James William Hendricks still remembers where he was the fall of 1945, and the official end of World War II.
About to turn 18 that late September, he was going back and forth often between Cadiz and Hopkinsville, chopping stove wood for his grandpappy in preparations for a typical frigid west Kentucky winter.
That December, however, Hendricks was drafted through the Selective Service System — a practice that didn’t end until 1973 — and for two years served in the U.S. Army at stations like Fort Atterbury, Indiana, for intake, Fort McClellan, Alabama, for basic, and Camp Stoneman, California, for assignment, before he was ordered to finish out his term working in a military hospital.
Wednesday night in the Baptist Annex — the spry 98-year-old, sitting across from his daughter and in a place he for more than a decade once called work as a mechanic — simply smiled and regaled for all to hear, as part of focused festivities at the 59th Annual Cadiz Rotary Radio Auction.
Taking questions from Rotarian and Edge Media Group President Beth Mann, Hendricks served, and remains, as a lasting vestige to the “Greatest Generation,” a group of men and women internationally who turned to duty, service and honor during the world’s greatest conflict.
= = = =
= Problem =
Continue the article on World War II veteran James William Hendricks at the Cadiz Rotary Radio Auction, beginning after its last sentence.

= Recorded data =
= = = =
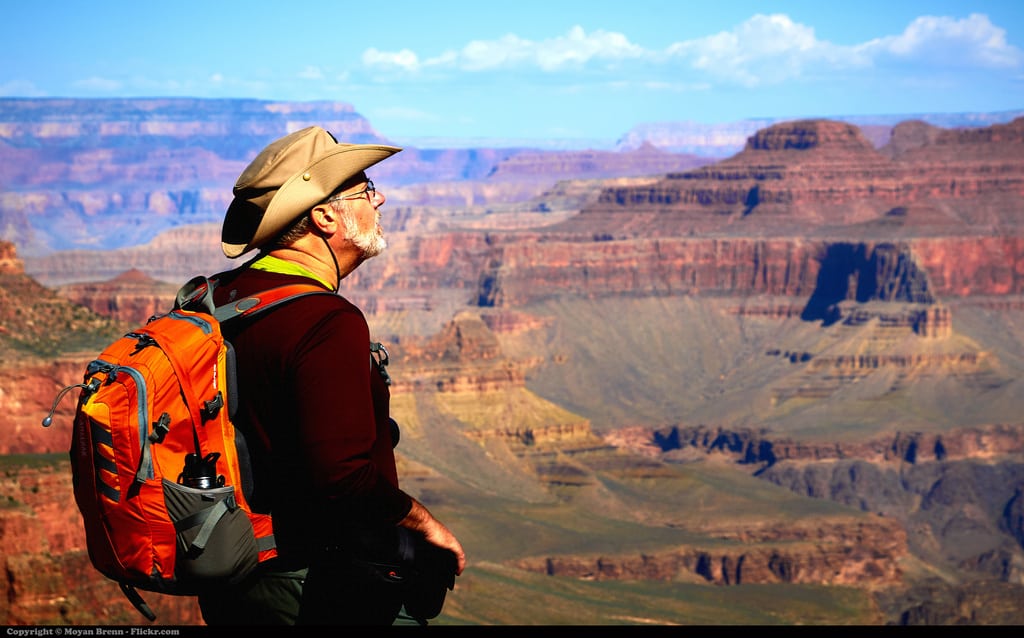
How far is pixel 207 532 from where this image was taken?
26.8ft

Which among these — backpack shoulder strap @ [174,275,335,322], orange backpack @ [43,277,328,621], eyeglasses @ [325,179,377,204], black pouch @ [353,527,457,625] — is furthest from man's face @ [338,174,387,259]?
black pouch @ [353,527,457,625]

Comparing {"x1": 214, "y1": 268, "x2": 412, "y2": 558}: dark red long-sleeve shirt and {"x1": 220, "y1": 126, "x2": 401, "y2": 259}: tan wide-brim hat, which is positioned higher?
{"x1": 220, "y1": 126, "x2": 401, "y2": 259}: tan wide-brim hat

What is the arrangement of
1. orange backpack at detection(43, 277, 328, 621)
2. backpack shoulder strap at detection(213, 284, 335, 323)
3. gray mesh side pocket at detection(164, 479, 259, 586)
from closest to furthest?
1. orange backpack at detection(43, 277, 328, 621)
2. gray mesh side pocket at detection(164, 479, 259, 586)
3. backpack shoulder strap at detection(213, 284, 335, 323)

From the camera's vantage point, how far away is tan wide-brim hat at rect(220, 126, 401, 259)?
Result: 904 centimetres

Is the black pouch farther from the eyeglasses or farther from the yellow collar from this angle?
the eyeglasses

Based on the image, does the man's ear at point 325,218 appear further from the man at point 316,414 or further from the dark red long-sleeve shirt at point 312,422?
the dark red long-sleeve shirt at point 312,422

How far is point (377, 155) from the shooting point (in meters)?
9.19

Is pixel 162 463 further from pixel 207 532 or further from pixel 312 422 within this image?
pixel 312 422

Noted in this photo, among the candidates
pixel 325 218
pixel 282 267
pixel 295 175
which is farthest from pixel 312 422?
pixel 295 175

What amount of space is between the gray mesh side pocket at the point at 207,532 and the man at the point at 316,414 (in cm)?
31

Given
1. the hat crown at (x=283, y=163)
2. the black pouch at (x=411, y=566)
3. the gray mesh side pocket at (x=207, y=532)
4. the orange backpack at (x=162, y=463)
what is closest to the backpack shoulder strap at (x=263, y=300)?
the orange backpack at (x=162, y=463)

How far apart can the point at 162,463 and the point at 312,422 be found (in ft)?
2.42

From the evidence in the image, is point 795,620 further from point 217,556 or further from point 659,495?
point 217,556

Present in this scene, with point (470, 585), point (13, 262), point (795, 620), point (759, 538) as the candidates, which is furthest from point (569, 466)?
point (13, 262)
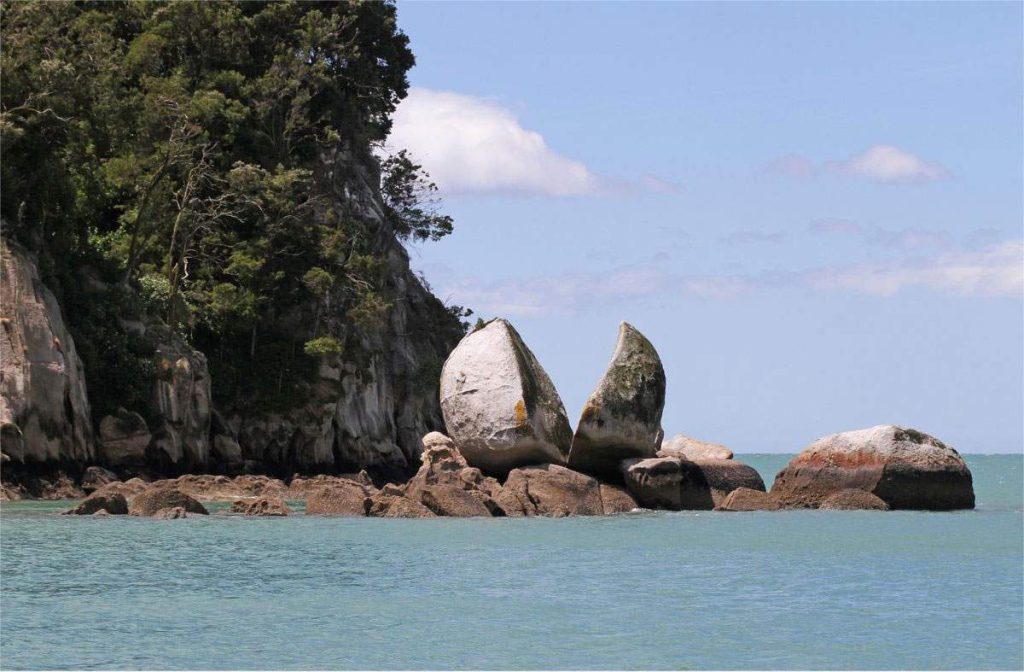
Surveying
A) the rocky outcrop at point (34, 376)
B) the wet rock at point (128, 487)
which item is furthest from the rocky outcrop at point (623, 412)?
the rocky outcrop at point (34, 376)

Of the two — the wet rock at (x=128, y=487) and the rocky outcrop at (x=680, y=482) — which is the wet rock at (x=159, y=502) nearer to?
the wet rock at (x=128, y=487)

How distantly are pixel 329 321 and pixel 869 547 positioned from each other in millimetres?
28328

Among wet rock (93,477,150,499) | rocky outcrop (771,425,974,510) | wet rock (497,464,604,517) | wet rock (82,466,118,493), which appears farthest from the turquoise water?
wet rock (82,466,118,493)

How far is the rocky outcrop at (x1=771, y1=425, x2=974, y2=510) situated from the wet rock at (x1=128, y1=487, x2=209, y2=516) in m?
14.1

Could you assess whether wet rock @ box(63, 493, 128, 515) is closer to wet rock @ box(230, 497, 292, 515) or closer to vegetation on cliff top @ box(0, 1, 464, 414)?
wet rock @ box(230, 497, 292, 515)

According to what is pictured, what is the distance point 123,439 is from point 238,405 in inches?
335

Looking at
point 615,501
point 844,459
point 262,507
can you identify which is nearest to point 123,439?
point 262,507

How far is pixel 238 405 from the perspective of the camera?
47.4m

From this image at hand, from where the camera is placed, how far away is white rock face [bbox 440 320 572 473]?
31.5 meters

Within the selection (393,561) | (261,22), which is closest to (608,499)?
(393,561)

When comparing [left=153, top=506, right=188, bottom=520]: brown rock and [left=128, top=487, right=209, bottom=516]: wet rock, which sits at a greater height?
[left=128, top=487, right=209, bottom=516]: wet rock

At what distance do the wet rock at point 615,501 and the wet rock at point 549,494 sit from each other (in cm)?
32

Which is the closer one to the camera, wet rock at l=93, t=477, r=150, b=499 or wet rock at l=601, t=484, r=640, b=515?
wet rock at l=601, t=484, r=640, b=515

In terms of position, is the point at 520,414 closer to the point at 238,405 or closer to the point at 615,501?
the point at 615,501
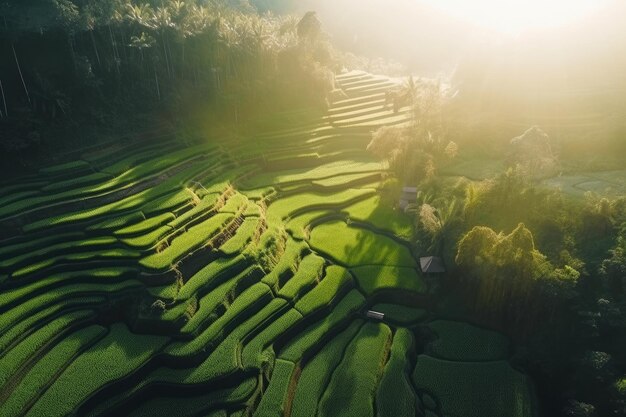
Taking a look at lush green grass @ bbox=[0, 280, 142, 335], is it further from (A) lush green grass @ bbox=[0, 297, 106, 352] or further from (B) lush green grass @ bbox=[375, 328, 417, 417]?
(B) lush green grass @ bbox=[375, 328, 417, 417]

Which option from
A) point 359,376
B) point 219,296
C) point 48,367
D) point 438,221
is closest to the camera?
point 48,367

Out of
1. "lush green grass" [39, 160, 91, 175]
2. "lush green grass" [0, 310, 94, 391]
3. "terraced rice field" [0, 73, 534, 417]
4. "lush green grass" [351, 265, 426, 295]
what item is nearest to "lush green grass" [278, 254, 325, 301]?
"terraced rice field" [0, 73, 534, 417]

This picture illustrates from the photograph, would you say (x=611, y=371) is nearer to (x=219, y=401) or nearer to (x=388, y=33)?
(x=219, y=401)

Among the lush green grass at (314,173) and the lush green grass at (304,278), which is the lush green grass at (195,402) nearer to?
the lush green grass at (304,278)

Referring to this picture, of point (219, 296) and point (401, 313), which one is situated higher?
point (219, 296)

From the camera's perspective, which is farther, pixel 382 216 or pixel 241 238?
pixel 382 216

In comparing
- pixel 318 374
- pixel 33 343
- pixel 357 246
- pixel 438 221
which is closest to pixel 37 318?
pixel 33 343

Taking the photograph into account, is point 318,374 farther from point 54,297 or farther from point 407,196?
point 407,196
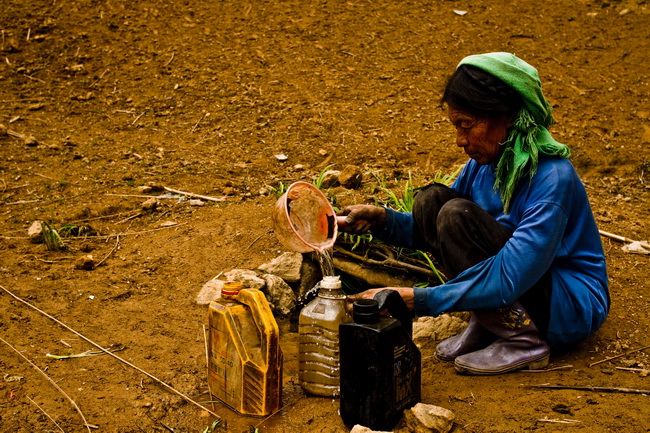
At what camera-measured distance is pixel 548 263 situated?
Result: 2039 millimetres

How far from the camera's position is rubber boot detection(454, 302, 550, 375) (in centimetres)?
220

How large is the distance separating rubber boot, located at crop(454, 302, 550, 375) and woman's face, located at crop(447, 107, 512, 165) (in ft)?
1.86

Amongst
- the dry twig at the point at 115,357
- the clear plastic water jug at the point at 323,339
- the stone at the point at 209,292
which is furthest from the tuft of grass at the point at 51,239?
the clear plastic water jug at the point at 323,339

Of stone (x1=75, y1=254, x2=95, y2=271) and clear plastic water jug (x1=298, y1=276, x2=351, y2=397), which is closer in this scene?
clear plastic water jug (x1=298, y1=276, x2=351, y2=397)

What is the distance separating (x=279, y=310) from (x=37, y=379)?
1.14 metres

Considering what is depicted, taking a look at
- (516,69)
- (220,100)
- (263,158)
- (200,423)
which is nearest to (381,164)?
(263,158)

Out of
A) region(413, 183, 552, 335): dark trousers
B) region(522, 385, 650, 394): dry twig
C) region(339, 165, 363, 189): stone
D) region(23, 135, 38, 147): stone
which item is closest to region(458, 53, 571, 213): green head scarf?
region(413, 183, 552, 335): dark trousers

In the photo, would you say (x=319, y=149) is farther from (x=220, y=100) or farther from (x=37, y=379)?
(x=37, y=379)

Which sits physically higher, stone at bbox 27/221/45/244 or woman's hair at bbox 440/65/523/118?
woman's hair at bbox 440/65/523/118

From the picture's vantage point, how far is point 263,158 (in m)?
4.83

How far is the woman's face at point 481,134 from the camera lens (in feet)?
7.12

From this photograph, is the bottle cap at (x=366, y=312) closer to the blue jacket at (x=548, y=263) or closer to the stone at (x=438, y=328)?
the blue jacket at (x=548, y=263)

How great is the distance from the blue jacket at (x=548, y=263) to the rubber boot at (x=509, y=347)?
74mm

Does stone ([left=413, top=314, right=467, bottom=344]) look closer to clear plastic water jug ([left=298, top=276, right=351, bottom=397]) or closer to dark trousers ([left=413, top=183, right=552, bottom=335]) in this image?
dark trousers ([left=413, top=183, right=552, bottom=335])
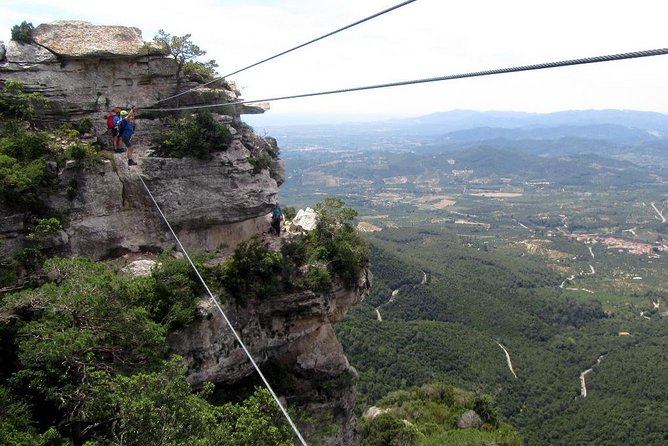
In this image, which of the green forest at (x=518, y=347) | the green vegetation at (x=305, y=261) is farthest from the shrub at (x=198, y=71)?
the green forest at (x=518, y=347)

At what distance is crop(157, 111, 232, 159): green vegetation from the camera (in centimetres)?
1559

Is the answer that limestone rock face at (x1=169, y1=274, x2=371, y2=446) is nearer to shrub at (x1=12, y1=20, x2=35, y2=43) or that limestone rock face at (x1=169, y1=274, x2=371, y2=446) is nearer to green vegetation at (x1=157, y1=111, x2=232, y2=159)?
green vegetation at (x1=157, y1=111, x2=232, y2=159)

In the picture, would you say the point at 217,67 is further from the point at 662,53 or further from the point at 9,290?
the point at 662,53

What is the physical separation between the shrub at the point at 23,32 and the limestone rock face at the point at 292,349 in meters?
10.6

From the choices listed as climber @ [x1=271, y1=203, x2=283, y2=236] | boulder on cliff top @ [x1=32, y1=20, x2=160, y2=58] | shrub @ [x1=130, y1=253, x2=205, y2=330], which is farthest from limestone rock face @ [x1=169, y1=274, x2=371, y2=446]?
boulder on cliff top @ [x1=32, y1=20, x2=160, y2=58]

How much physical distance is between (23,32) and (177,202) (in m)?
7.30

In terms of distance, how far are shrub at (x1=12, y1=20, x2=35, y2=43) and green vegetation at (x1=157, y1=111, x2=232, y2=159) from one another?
= = = =
= Task response =
As an MOS 745 Rifleman, Hendricks said his first military breakfast remains unforgettable.
Hendricks said that when he signed up in the Army, his recruiter guaranteed him six months in the states before likely being shipped overseas as a replacement unit for post-war operations.
Just before basic training, and on one of his three-day leaves, Katherine Thomas — unconventionally for the time — asked for his hand in marriage, and they wed June 11, 1946.
A month later, he was on the West Coast — a strange place for a man who had never been more than 20 minutes away from home.
Hendricks said he was supposed to join the aftershocks of the Pacific Theater, but God had other plans.
Because he had fewer than 18 months remaining on his military contract, Hendricks said he was instead assigned to domestic efforts — receiving the sick and wounded here.
He called the job “a perfect fit,” but that everything felt like “a madhouse.”
One of 10 brothers and sisters, Hendricks said he doesn’t know how much time he’s got left, as only one brother remains.
Hendricks and his words proved to be a major auction catalyst, as a $100,000 match and call to action from the Cadiz Rotary Club was emotionally met by the public for the Trigg County Veterans Memorial and its vision as a growing monument to the community’s deep roots in American military history.
Fittingly, the memorial committee’s next step is an homage to World War II, and Trigg County’s part in it.
Hendricks is forever a chapter in the story.